Ontologies & Information Systems

Ontology has often been a topic of heated discussion. Specifically, the ontology of whether certain objects, theories, etc. often raises complex ethical questions. However, ontology with regards to Information Systems differs in that it focuses on the study and clarification of certain concepts, with the objective of formulating them into frameworks that are both logical and well understood.

Ontology plays an important, and often unrecognized part within Information Systems. As different people do research within their field, the way in which the gather, record, and organize their data is shaped by their onologies.
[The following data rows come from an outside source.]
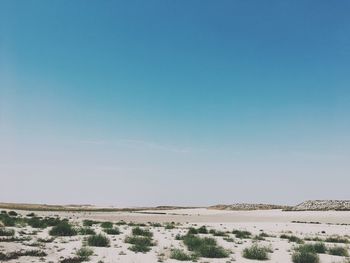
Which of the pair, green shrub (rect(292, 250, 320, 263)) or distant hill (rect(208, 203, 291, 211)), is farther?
distant hill (rect(208, 203, 291, 211))

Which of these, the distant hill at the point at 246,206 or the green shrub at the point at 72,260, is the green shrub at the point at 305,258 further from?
the distant hill at the point at 246,206

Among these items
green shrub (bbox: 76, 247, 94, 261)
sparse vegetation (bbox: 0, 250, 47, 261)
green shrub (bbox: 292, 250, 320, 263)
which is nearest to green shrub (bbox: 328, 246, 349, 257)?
green shrub (bbox: 292, 250, 320, 263)

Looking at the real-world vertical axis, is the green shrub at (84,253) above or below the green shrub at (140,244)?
below

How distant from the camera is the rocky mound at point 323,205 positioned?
97400mm

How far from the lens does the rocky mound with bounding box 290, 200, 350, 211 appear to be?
97.4m

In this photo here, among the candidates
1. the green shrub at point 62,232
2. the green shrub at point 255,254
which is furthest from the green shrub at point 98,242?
the green shrub at point 255,254

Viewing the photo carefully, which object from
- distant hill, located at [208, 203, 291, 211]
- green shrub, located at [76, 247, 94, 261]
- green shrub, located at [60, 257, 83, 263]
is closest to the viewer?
green shrub, located at [60, 257, 83, 263]

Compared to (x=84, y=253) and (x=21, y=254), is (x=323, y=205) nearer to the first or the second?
(x=84, y=253)

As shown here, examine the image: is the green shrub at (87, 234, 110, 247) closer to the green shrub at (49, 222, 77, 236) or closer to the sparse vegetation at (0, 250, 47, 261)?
the sparse vegetation at (0, 250, 47, 261)

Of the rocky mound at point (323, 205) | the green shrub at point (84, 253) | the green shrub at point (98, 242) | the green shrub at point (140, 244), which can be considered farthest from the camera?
the rocky mound at point (323, 205)

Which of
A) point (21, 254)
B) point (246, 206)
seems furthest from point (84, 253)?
point (246, 206)

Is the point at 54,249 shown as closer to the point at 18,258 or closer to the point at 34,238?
the point at 18,258

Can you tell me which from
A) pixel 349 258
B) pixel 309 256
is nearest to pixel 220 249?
pixel 309 256

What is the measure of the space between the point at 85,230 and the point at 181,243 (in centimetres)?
892
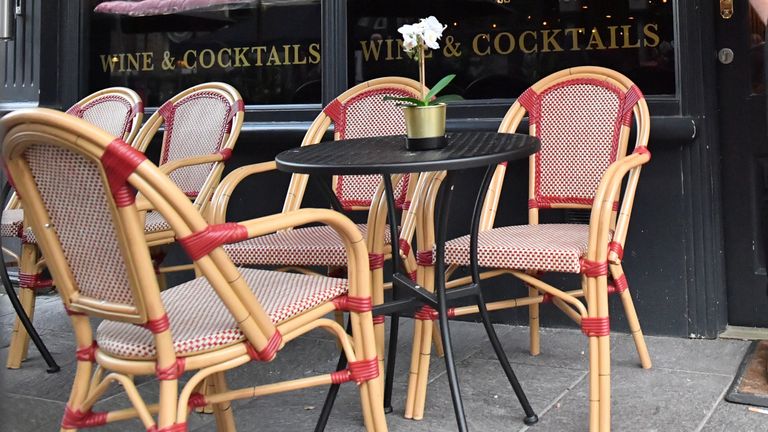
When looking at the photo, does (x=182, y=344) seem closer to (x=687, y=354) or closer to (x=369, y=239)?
(x=369, y=239)

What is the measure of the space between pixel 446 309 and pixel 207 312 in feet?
2.48

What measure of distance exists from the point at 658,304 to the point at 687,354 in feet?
0.93

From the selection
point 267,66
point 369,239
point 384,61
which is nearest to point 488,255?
point 369,239

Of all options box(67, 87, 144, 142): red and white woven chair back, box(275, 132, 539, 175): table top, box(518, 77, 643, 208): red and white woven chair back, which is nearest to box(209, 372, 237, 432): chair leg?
Answer: box(275, 132, 539, 175): table top

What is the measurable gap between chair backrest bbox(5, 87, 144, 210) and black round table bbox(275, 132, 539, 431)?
1.30m

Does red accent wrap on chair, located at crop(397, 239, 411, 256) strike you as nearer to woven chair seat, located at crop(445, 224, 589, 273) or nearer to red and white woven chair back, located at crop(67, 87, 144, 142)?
woven chair seat, located at crop(445, 224, 589, 273)

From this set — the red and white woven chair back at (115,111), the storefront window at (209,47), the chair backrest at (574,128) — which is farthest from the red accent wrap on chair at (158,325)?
the storefront window at (209,47)

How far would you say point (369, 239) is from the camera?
8.38ft

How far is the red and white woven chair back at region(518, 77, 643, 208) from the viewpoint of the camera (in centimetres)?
300

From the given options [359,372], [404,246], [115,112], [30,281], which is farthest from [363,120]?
[359,372]

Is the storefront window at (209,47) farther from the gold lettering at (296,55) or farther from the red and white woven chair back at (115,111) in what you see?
the red and white woven chair back at (115,111)

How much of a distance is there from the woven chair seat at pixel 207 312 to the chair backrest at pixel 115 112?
163 centimetres

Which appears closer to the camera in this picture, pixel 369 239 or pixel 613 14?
pixel 369 239

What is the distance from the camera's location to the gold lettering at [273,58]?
4.21m
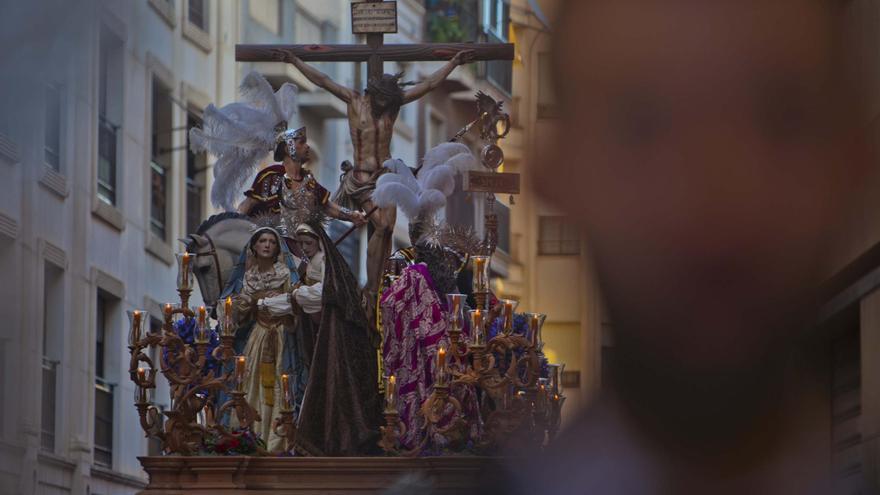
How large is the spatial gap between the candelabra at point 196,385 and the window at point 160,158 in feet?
44.5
More specifically, their beliefs, values, ideas, etc. influence what they perceive as important, resulting in datasets that are often unique and idiosyncratic. These idiosyncrasies make it difficult to standardize data across fields, which in turn hampers cross-field research and analysis. Therefore, an important step going forward will be to develop a sort of “Master Ontology”, a standardized and universally accepted framework. This framework would synthesize the various conceptualizations of different communities of data users in order to make data organized, standardized, and transferable.

In their conclusion, Smith and Mark remark that a complete ontology of the spatial world is needed not only to comprehend both primary theory (common sense), as well as field based ontologies that are used to model natural phenomena such as runoff and erosion. I believe this to be extremely important, as people from diverse fields must collaborate to build comprehensive, and most importantly, standardized databases in the field.